- First tankōbon volume cover

魔物の国 (Mamono no Kuni)
- Genre: Dark fantasy
- Written by: Mitsutani
- Published by: Shogakukan
- English publisher: NA: Viz Media;
- Imprint: Shōnen Sunday Comics
- Magazine: Weekly Shōnen Sunday
- Original run: February 5, 2025 – October 22, 2025
- Volumes: 4
- Anime and manga portal

= Land of Monsters =

Japanese manga series

Land of Monsters (魔物の国, Mamono no Kuni) is a Japanese manga series written and illustrated by Mitsutani. It was serialized in Shogakukan's shōnen manga magazine Weekly Shōnen Sunday from February to October 2025.

==Publication==
Written and illustrated by Mitsutani, Land of Monsters was serialized in Shogakukan's Weekly Shōnen Sunday from February 5 to October 22, 2025. Shogakukan collected its chapters in four tankōbon volumes, released from May 16 to December 18, 2025.
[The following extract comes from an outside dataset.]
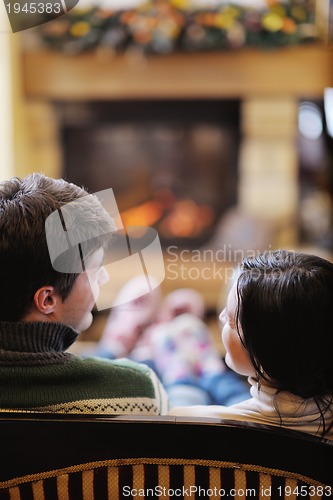 Image of Young romantic couple sitting and relaxing in front of fireplace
Viz Media is publishing the series in English simultaneously with its Japanese release.

===Volumes===

| No. | Release date | ISBN |
| 1 | May 16, 2025 | 978-4-09-854118-8 |
| "Human Lands" (人間の土地, Ningen no Tochi); "I Do Not Understand" (わかラない, Wakaranai); "Perilous Mother and Child" (危うい親子, Ayaui Oyako); | "Farewell Ritual" (別れの儀式, Wakare no Gishiki); "Gates of the Underworld" (冥府の門前, Meifu no Monzen); "Nothing to Do with You" (関係ない, Kankei Nai); |
| 2 | August 18, 2025 | 978-4-09-854212-3 |
| "A Pity, Isn't It?" (憐れだろう, Aware darō); "Safe Travels" (よい旅を, Yoi Tabi o); "Cheer Up!" (元気出せ！, Genki Dase!); "I Want to Be Stronger" (強くなりたい, Tsuyokunaritai); "The Jewelhorn Forest" (宝鹿の森, Takarajika no Mori); | "Divine Beast" (神獣, Shinjū); "Lady Mitsukai" (みつかい様, Mitsukai-sama); "Something So Imposing" (壮大な営み, Sōdai na Itonami); "The Truth" (本当は, Hontō wa); "Carrying It All" (全部抱えて, Zenbu Kakaete); |
| 3 | November 18, 2025 | 978-4-09-854331-1 |
| "I Won't Let You Take Her" (渡さないから, Watasanai kara); "Flute" (フルート, Furūto); "What Are You Doing?" (何やってんだよ, Nani Yattenda yo); "I Can't Live" (生きられません, Ikiraremasen); "Long Enough" (遅いよ, Osoi yo); | "A Wonderful Dream" (楽しい夢, Tanoshii Yume); "You're Nothing Like Her" (似てないのね, Nitenai no ne); "Thank You" (ありがとう, Arigatō); "Far Away" (遠くへ, Tōku e); "Not at All" (全然, Zenzen); |
| 4 | December 18, 2025 | 978-4-09-854370-0 |
| "Out of the Question" (論外だ, Rongai da); "Hona" (ホナ); "Inside the Belly" (腹の中, Hara no Naka); "Thank Goodness" (よかった, Yokatta); "I Hate It" (嫌なんだよ, Iya Nanda yo); | "Oki" (オキ); "That's Enough" (もういいよ, Mōii yo); "Run" (走れ, Hashire); "Saved" (救われた, Sukuwareta); "With Everyone" (みんなともっと, Minna to Motto); |

==Reception==
The first volume featured a recommendation from manga creator Rumiko Takahashi.